Fresh off a seven-party deal to form a new, and much larger company under its name, Clearwire Corp. reported more than $176 million in losses during the first quarter of the year as it expanded its fixed high-speed wireless network and built up its first mobile WiMAX network in Portland, Ore.
The company’s losses nearly doubled from a year prior, and yet the company’s stock was up almost 4% on the news to $13.24. Clearwire’s stock has dropped from a high of $16.46 it held just before the new deal was announced. Today marks the first significant rebound.
The company netted 48,000 new subscribers during the quarter and ended the quarter with about 443,000 total customers across its domestic and international operations, representing an overall growth rate of 72% from a year ago.

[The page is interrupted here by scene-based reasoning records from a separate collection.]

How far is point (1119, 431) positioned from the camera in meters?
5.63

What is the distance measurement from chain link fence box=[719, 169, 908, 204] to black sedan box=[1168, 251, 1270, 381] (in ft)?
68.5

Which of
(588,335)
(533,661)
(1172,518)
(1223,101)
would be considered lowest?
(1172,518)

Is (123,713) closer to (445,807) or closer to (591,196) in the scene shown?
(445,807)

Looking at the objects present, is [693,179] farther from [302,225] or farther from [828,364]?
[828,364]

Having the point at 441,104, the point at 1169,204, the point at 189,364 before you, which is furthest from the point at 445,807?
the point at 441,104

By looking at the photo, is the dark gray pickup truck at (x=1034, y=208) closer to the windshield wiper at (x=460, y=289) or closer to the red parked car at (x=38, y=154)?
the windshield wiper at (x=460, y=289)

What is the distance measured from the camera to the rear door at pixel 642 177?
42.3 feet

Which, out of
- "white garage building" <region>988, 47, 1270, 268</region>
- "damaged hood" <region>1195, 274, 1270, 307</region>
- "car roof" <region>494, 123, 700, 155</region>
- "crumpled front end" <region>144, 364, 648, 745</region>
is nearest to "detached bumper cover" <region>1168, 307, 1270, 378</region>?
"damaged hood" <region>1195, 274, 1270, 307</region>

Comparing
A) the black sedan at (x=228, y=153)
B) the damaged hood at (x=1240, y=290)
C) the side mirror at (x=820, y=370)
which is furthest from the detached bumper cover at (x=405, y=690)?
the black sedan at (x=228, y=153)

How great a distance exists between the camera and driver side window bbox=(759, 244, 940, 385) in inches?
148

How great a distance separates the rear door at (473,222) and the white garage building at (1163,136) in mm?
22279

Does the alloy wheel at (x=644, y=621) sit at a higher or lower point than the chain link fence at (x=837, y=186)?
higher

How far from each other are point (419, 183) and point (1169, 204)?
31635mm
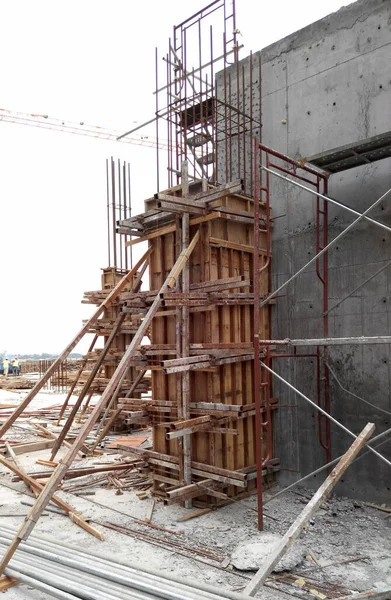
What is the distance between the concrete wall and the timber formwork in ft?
1.83

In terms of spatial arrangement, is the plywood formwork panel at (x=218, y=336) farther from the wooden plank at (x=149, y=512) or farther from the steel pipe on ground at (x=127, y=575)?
the steel pipe on ground at (x=127, y=575)

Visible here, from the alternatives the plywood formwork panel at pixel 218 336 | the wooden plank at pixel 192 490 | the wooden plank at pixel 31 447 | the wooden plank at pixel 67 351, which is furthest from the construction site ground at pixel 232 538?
the wooden plank at pixel 31 447

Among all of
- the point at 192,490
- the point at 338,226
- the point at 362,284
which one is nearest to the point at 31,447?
the point at 192,490

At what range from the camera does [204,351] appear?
8.54 m

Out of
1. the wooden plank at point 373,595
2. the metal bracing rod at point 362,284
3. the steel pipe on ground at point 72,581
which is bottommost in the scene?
the wooden plank at point 373,595

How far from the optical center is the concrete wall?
845 centimetres

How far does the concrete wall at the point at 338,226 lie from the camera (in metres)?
8.45

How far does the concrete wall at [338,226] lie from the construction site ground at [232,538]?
1.16 m

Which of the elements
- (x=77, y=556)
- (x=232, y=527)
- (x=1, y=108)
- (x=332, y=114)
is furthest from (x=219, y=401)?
(x=1, y=108)

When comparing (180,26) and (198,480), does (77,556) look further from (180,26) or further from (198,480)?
(180,26)

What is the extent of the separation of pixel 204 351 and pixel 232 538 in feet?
9.72

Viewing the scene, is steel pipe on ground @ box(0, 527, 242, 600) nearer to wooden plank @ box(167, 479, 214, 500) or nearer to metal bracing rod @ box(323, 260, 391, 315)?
wooden plank @ box(167, 479, 214, 500)

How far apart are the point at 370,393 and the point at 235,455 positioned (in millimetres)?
2604

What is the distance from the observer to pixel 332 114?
363 inches
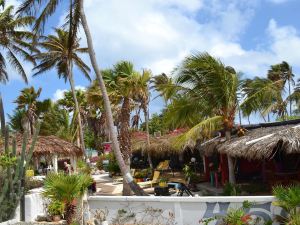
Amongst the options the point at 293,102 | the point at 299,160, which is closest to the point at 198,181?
the point at 299,160

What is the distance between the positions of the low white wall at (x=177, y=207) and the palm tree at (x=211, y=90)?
561cm

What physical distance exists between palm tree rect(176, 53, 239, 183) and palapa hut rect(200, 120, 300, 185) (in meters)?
0.80

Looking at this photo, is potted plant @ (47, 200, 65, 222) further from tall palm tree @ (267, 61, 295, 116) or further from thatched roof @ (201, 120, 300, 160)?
tall palm tree @ (267, 61, 295, 116)

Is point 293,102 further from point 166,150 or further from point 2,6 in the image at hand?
point 2,6

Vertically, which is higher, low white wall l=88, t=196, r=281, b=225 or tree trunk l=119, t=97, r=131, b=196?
tree trunk l=119, t=97, r=131, b=196

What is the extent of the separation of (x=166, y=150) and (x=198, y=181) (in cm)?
735

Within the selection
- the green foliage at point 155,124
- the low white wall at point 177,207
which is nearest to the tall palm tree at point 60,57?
the low white wall at point 177,207

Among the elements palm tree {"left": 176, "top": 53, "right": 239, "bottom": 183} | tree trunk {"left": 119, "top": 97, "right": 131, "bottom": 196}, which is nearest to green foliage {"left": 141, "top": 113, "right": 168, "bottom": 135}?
tree trunk {"left": 119, "top": 97, "right": 131, "bottom": 196}

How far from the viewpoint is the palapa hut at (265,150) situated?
12.8 m

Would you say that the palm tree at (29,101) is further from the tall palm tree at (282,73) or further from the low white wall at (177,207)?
the low white wall at (177,207)

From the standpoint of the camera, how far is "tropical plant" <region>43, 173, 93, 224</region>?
394 inches

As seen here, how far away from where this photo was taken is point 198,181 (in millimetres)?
20797

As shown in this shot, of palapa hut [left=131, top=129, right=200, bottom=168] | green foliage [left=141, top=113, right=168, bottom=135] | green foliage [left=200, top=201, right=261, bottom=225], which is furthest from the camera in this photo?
green foliage [left=141, top=113, right=168, bottom=135]

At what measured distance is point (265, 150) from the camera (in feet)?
42.0
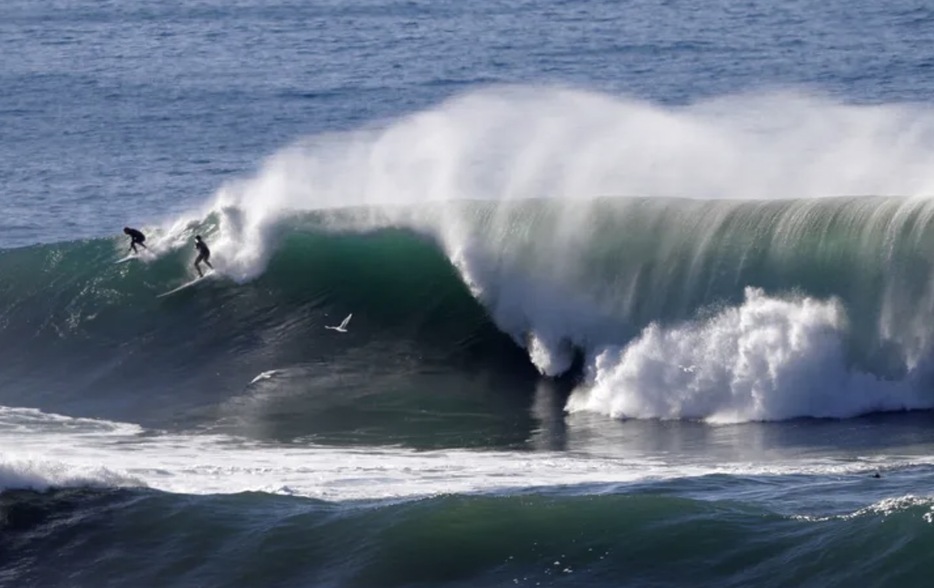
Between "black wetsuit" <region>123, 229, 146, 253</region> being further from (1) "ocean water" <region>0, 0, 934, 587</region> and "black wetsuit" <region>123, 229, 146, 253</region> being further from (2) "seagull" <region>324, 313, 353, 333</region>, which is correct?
(2) "seagull" <region>324, 313, 353, 333</region>

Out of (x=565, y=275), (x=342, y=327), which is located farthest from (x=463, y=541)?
(x=342, y=327)

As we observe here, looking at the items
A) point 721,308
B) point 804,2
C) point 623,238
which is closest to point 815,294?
point 721,308

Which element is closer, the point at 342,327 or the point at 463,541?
the point at 463,541

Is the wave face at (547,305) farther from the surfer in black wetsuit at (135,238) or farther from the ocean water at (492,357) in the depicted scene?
the surfer in black wetsuit at (135,238)

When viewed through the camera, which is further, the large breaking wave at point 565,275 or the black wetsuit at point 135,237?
the black wetsuit at point 135,237

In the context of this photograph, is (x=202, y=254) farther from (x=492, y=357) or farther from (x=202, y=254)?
(x=492, y=357)

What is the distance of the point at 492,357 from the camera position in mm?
24906

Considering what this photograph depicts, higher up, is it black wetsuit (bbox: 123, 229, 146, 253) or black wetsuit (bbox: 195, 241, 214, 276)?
black wetsuit (bbox: 123, 229, 146, 253)

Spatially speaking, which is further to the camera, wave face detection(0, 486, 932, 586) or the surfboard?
the surfboard

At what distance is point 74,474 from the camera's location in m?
18.8

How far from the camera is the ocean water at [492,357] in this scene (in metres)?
16.7

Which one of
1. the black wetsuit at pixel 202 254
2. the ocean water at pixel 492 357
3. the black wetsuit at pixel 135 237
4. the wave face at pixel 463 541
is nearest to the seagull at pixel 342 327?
the ocean water at pixel 492 357

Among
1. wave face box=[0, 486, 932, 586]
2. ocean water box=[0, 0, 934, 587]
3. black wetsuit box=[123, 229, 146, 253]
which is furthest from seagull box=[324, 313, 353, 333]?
wave face box=[0, 486, 932, 586]

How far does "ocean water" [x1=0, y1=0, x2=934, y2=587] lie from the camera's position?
16.7 metres
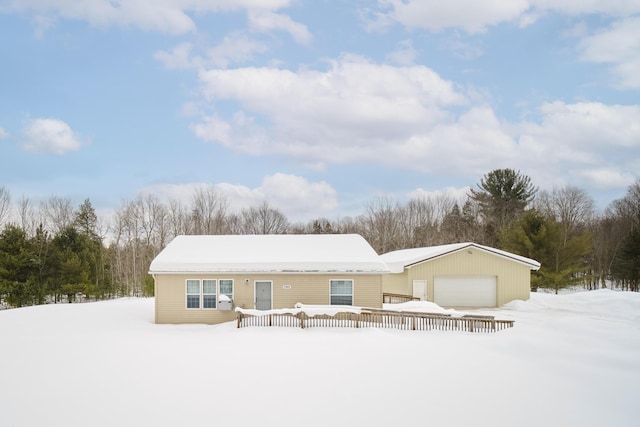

New market launches brought on additional financial losses for the company, yet its revenues jumped 76% from last year’s first quarter, the company said. Churn was up from 1.6% in the year-ago period to 2.2%, as churn in international markets brought up the average. Average revenue per user bumped up from $35.80 to $36.86 year-over-year.
“While our accumulated losses to date are slightly over $1 billion, this pales in comparison to the losses incurred by our wireless predecessors prior to reaching cash flow break-even,” said Perry Satterlee, president and COO, during a conference call. “As most of you know, I was at Nextel [Communications Inc.] and the COO of Nextel Partners [Inc.]. The combination of both companies to build a nationwide footprint had peak negative cash flow estimated at $18 billion.”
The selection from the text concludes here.